On our FreeNAS server, zpool status
gives me:
pool: raid2
state: ONLINE
status: One or more devices has experienced an unrecoverable error. An
attempt was made to correct the error. Applications are unaffected.
action: Determine if the device needs to be replaced, and clear the errors
using 'zpool clear' or replace the device with 'zpool replace'.
see: http://www.sun.com/msg/ZFS-8000-9P
scrub: none requested
config:
NAME STATE READ WRITE CKSUM
raid2 ONLINE 0 0 0
raidz1 ONLINE 0 0 0
gptid/5f3c0517-3ff2-11e2-9437-f46d049aaeca ONLINE 0 0 0
gptid/5fe33556-3ff2-11e2-9437-f46d049aaeca ONLINE 3 1.13M 0
gptid/60570005-3ff2-11e2-9437-f46d049aaeca ONLINE 0 0 0
gptid/60ebeaa5-3ff2-11e2-9437-f46d049aaeca ONLINE 0 0 0
gptid/61925b86-3ff2-11e2-9437-f46d049aaeca ONLINE 0 0 0
errors: No known data errors
What should I do? scrub
the pool?
Type
zpool clear raid2
to clear the errors and initiate a scrub.If the errors persist following that, replace the disk.
More details about the hardware would help, so this is generic advice. My recommendation for bunch of consumer disks connected to a PC motherboard are different than what I'd do for enterprise-level gear.

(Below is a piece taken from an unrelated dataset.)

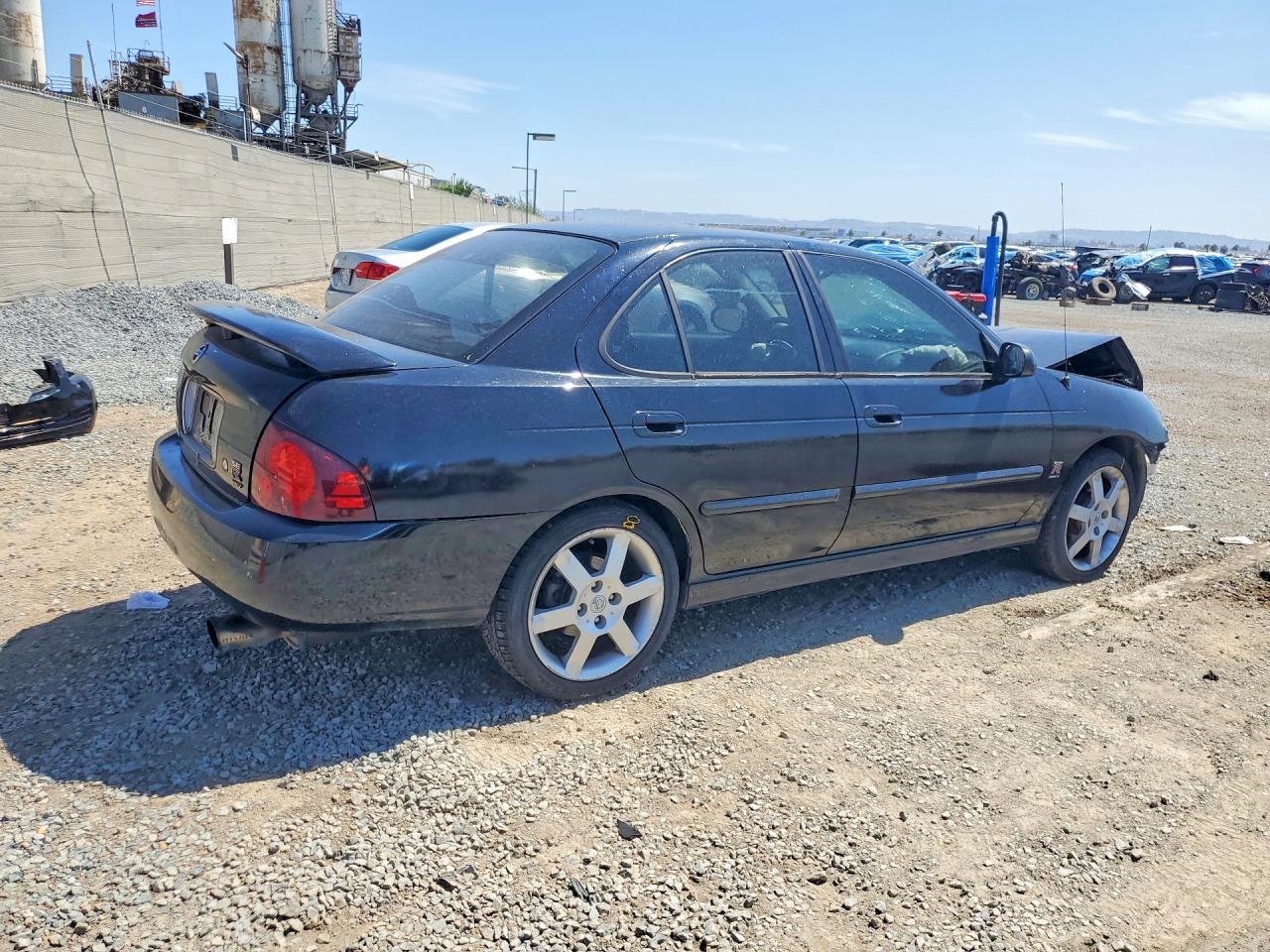 2004 Nissan Sentra 2.5s Черный vin: 3N1AB51A14L741756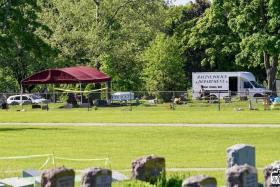 The police department in Racine, Wisconsin, reported on Twitter that multiple gunshots were fired at Graceland Cemetery.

The tool tells you what you need to do: "Determine if the device needs to be replaced".
The tools are only so intelligent and need you, as the human administrator, to figure some things. The steps required are specific to your hardware and your set up, so you will need to make some decisions based on your knowledge of the system.
Take a look at the output from the command. It looks like device
gptid/5fe33556-3ff2-11e2-9437-f46d049aaeca
is experiencing 'WRITE' errors. '1.13M' is a very high error rate and I suspect the problem has been occurring for a while without you noticing. See if you can figure out why and then replace the disk.If you have a hardware controller, that controller might have additional tools to help you determine the nature of the failure.

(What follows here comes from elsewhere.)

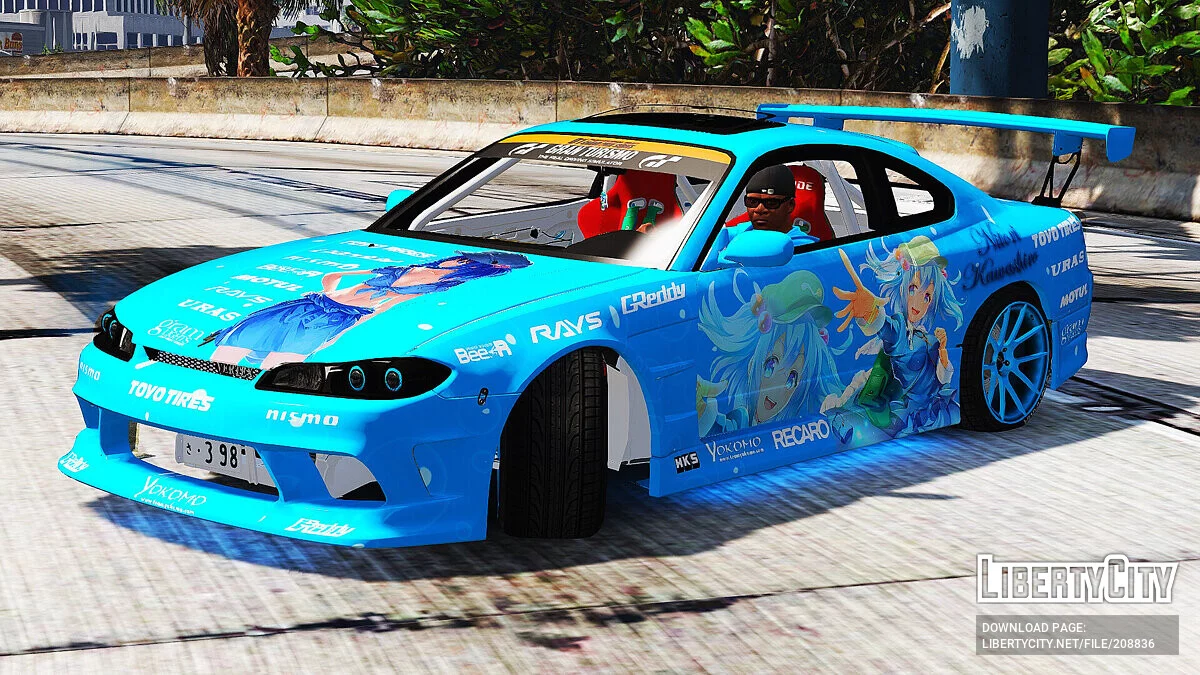 Nissan Silvia S15 Itasha / GTA 5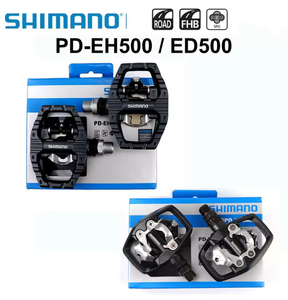 <span class=keywords><strong>Pedales</strong></span> <span class=keywords><strong>de</strong></span> Plataforma/Clipless <span class=keywords><strong>de</strong></span> Doble Cara <span class=keywords><strong>SHIMANO</strong></span> PD-ED500 EH500 con Calas SM-SH56 Originales PD-ED500 PD-EH500 - Product Image 1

ZFS can deal with corrupt sectors, so there is no need to panic. But don't ignore the problem either.
As a preventative measure, you should also run a ZFS scrub regularly. See http://doc.freenas.org/index.php/ZFS_Scrubs . This will alert you when ZFS first encounters a problem, well before you hit the 1.13M mark.

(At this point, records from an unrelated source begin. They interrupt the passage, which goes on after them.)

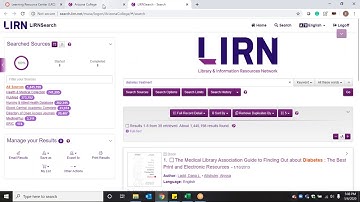 LIRN Library Training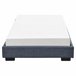 Corium Cama individual con somier tapizado en lienzo / MDF 96x214 Blanco/ Beige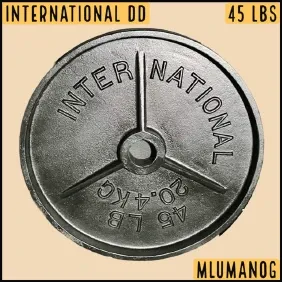International Vintage Weight Plates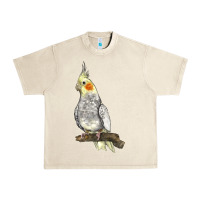 Sandshell Cocktail Parrot Urban Heavy Tee - LillyAllenDesigns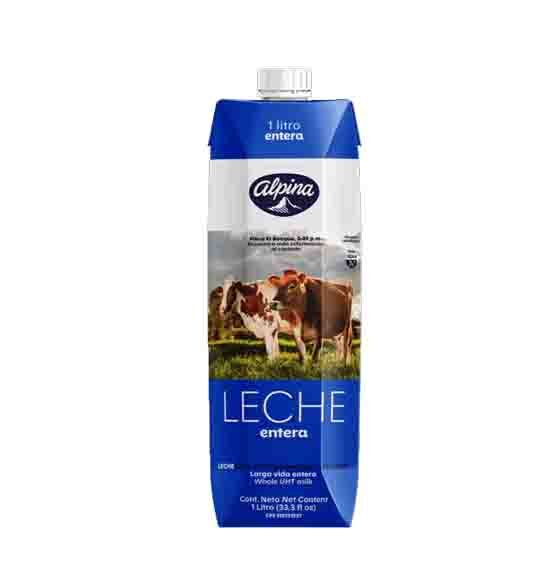 Leche Alpina Entera*1Lt Caja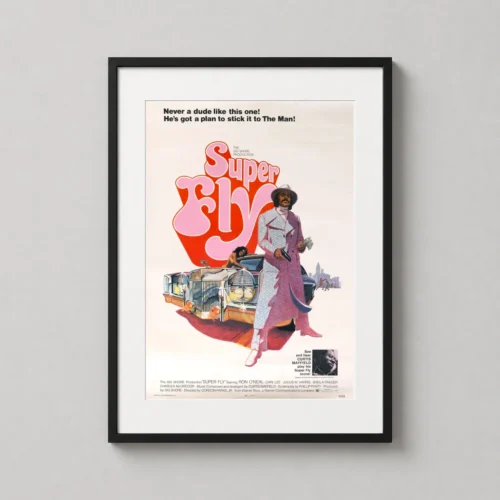 Superfly 1972 Blaxploitation Retro Movie Poster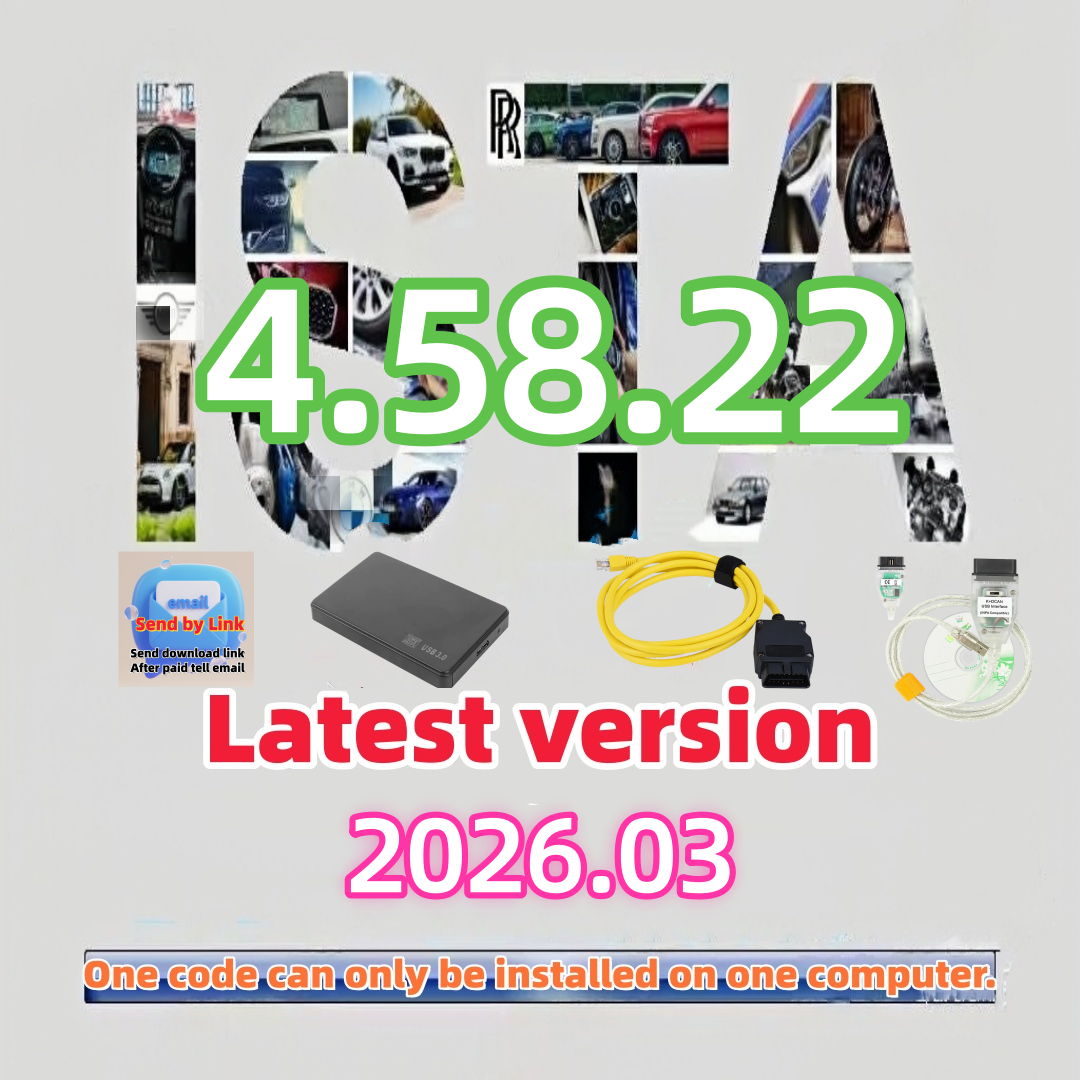 Interior Design Software - 2026 For B-M-W ISTA 4.58.32 plus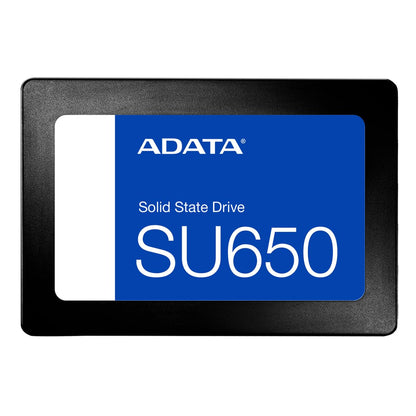 ADATA SSD 256GB 2.5" QLC 3D, SATA 6GB/s 450MB/520MB ASU650SS-256GT-R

Use the following command change out /dev/adaX for your drives.
[blackout@freenas ~]# smartctl -a /dev/ada0 | grep "Serial"
Serial Number: WD-WCC4EXXXXXXXX
also a helpful commant [blackout@freenas ~]# glabel status
Although the question is old, it might be looked at by other people.
If so, remember, the output of
zpool status
andzpool status -v
relate to all errors experienced. That includes errors due to your motherboard SATA ports (if used), the HBA card (if used), the SATA cables themselves..... not just the disks.Three quick diagnostic tests are - check the disk quickly using
smartctl
, check the card is correctly seated and not loose, and try a different port or SATA cable (the cable is a common cause of read/write errors).